▸ MATERIAL FOR THE TASK
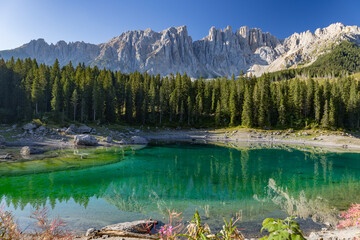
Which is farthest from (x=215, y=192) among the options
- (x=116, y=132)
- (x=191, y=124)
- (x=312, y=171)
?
(x=191, y=124)

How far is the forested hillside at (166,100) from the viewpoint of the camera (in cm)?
6525

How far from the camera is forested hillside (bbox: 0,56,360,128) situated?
2569 inches

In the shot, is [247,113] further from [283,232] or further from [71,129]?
[283,232]

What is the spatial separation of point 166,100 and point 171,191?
Answer: 255 feet

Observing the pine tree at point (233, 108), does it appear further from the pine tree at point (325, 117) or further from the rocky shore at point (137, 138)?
the pine tree at point (325, 117)

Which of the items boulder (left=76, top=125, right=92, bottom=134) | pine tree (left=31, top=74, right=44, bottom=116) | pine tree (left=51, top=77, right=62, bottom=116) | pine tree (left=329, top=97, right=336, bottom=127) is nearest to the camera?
boulder (left=76, top=125, right=92, bottom=134)

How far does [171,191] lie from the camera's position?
19203mm

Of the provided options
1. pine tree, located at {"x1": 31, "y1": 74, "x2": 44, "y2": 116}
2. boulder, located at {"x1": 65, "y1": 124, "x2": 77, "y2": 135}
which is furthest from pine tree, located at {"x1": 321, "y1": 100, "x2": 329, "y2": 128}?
pine tree, located at {"x1": 31, "y1": 74, "x2": 44, "y2": 116}

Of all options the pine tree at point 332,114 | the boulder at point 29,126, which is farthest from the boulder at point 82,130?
the pine tree at point 332,114

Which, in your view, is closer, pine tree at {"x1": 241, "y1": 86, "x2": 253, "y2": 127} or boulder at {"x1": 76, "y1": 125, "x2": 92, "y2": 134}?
boulder at {"x1": 76, "y1": 125, "x2": 92, "y2": 134}

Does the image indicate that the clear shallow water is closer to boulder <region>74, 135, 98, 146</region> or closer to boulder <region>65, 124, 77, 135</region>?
boulder <region>74, 135, 98, 146</region>

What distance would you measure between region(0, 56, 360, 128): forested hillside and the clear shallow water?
149 ft

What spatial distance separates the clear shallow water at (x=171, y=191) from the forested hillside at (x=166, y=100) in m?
45.3

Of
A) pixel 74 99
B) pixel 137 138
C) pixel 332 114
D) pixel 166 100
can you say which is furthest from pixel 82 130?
pixel 332 114
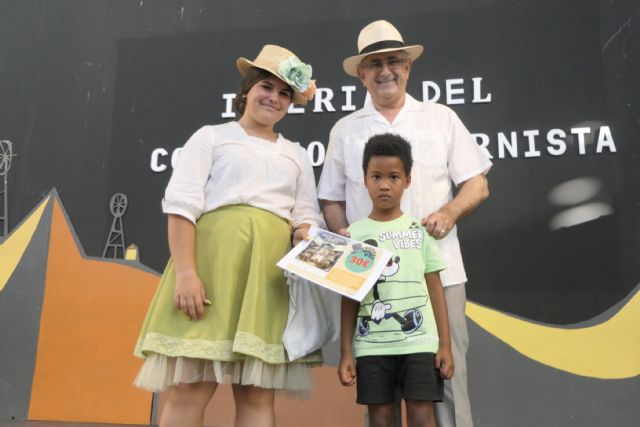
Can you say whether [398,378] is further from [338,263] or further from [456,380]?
[338,263]

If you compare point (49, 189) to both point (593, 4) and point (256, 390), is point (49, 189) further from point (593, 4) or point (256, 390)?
point (593, 4)


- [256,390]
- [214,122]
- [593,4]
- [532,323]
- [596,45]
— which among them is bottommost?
[256,390]

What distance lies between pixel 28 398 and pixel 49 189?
Result: 1319 mm

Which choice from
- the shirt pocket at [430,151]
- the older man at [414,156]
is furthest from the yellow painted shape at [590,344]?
the shirt pocket at [430,151]

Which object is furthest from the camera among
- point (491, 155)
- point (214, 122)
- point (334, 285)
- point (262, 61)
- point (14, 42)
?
point (14, 42)

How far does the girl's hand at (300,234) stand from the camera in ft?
5.89

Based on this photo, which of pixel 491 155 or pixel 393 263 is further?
pixel 491 155

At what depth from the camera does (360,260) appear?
5.54ft

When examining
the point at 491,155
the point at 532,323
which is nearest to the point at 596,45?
the point at 491,155

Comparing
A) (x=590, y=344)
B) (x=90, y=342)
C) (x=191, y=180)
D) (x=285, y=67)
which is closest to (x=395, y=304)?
(x=191, y=180)

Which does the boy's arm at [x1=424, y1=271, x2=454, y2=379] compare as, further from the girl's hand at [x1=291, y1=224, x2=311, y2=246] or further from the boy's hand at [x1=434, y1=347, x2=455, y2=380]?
the girl's hand at [x1=291, y1=224, x2=311, y2=246]

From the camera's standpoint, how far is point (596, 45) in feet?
11.0

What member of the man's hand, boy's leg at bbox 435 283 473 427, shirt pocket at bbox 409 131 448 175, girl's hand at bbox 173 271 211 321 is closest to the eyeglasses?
shirt pocket at bbox 409 131 448 175

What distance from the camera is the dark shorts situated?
5.23 ft
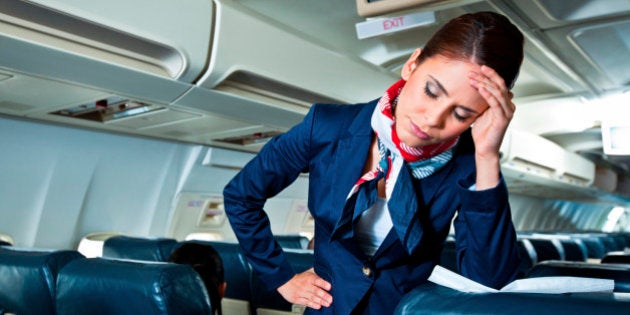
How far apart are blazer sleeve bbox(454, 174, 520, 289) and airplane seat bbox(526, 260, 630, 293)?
64cm

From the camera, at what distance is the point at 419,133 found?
1.43m

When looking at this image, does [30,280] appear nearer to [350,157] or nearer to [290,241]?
[350,157]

▸ AIM
Pull out every line in the items above that contains the string "pocket", and copy each one. Case counts, so uppercase and lowercase letters don't match each other.

▸ IN RESPONSE
- the shirt pocket at [430,151]
the shirt pocket at [430,151]
What member of the man's hand, boy's leg at bbox 435 283 473 427, shirt pocket at bbox 409 131 448 175, girl's hand at bbox 173 271 211 321 is closest to the eyeglasses?
shirt pocket at bbox 409 131 448 175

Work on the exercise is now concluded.